### Stored dataset listing
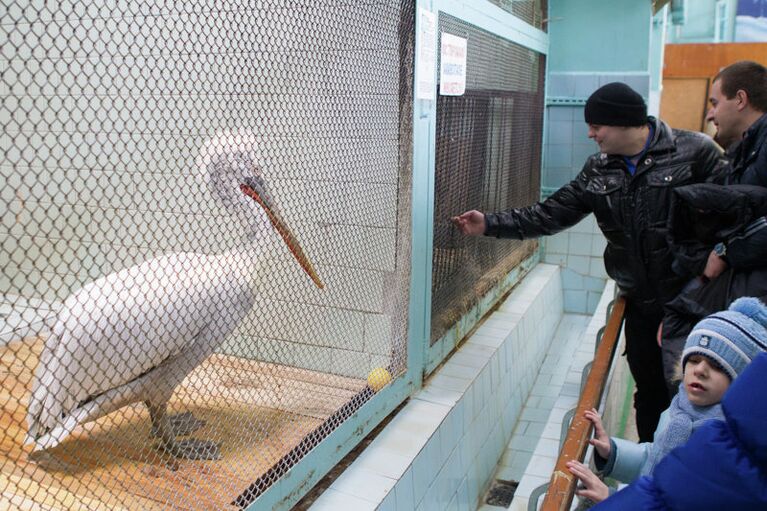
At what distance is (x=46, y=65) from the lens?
2834mm

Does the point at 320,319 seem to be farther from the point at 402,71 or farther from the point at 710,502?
the point at 710,502

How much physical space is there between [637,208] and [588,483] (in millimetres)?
1500

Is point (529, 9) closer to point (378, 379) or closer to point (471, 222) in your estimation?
point (471, 222)

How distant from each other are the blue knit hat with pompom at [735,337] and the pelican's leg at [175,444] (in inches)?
57.4

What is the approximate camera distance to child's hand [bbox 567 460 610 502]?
4.80 ft

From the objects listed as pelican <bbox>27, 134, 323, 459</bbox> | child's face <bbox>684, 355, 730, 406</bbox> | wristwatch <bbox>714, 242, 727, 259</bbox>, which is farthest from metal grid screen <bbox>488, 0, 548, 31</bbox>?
child's face <bbox>684, 355, 730, 406</bbox>

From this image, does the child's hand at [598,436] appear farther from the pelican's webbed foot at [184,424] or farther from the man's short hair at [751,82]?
the man's short hair at [751,82]

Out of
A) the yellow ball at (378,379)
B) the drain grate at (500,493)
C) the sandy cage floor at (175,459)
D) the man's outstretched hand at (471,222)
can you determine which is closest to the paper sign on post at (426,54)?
the man's outstretched hand at (471,222)

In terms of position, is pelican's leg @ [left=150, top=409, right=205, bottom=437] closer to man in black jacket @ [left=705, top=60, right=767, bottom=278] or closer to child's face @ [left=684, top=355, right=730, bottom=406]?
child's face @ [left=684, top=355, right=730, bottom=406]

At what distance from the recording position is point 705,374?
161cm

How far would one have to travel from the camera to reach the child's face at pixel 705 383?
1.60 m

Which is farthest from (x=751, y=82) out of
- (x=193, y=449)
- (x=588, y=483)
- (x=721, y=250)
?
(x=193, y=449)

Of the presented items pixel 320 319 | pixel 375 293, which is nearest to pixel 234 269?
pixel 320 319

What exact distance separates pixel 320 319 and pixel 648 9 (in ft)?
12.8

### Stated exercise
Rewrite every line of the listing above as a numbered list, skipping the blank lines. Omit the pictures from your answer.

### Exercise answer
1. At what distance is (x=46, y=65) from the lens?
2. 2834mm
3. Does the point at 320,319 seem to be farther from the point at 402,71 or farther from the point at 710,502?
4. the point at 710,502
5. How much physical space is there between [637,208] and [588,483] (in millimetres)?
6. 1500
7. Is point (529, 9) closer to point (378, 379) or closer to point (471, 222) in your estimation?
8. point (471, 222)
9. How distant from each other are the blue knit hat with pompom at [735,337] and the pelican's leg at [175,444] (in inches)?
10. 57.4
11. What is the approximate camera distance to child's hand [bbox 567 460 610 502]?
12. 4.80 ft
13. From the objects listed as pelican <bbox>27, 134, 323, 459</bbox> | child's face <bbox>684, 355, 730, 406</bbox> | wristwatch <bbox>714, 242, 727, 259</bbox>, which is farthest from metal grid screen <bbox>488, 0, 548, 31</bbox>?
14. child's face <bbox>684, 355, 730, 406</bbox>
15. From this image, does the child's hand at [598,436] appear farther from the pelican's webbed foot at [184,424] or farther from the man's short hair at [751,82]?
16. the man's short hair at [751,82]
17. Out of
18. A) the yellow ball at (378,379)
19. B) the drain grate at (500,493)
20. C) the sandy cage floor at (175,459)
21. D) the man's outstretched hand at (471,222)
22. can you determine which is closest to the paper sign on post at (426,54)?
23. the man's outstretched hand at (471,222)
24. In terms of position, is pelican's leg @ [left=150, top=409, right=205, bottom=437] closer to man in black jacket @ [left=705, top=60, right=767, bottom=278] or closer to child's face @ [left=684, top=355, right=730, bottom=406]?
25. child's face @ [left=684, top=355, right=730, bottom=406]
26. At what distance from the recording position is point 705,374?
27. 161cm
28. How far would one have to travel from the camera to reach the child's face at pixel 705 383?
29. 1.60 m
30. Which is farthest from (x=751, y=82) out of
31. - (x=193, y=449)
32. - (x=588, y=483)
33. - (x=721, y=250)
34. ?
35. (x=193, y=449)
36. Of the presented items pixel 320 319 | pixel 375 293, which is nearest to pixel 234 269?
37. pixel 320 319
38. What exact distance separates pixel 320 319 and pixel 648 9 (in ft)?
39. 12.8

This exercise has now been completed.